Task to complete ▸ Pull out every line in the records below that contains the word "large". Treat case as significant.

Data rows ▸
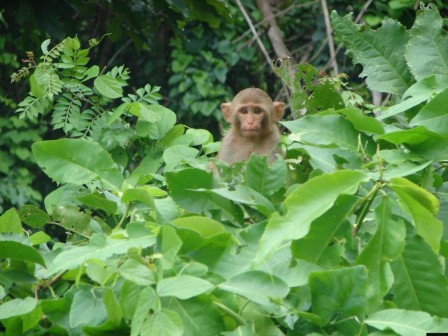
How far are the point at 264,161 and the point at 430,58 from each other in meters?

...

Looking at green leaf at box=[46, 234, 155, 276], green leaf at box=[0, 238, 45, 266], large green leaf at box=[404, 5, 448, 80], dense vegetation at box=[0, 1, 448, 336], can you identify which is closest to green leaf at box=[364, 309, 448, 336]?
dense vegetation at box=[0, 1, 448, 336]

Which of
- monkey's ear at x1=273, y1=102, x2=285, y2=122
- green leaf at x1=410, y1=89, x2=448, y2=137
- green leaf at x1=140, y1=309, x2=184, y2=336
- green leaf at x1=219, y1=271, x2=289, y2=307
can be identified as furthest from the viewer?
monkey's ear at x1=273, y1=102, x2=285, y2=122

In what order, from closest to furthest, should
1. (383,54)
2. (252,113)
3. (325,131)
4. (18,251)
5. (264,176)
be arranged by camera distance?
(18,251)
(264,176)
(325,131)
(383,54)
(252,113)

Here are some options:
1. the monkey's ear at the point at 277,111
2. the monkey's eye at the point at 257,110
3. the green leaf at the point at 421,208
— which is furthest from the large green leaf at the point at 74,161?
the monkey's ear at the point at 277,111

Exercise result ▸
Looking at green leaf at box=[46, 234, 155, 276], green leaf at box=[0, 238, 45, 266], large green leaf at box=[404, 5, 448, 80], dense vegetation at box=[0, 1, 448, 336], can you identify which is closest to green leaf at box=[364, 309, 448, 336]?
— which is furthest from the large green leaf at the point at 74,161?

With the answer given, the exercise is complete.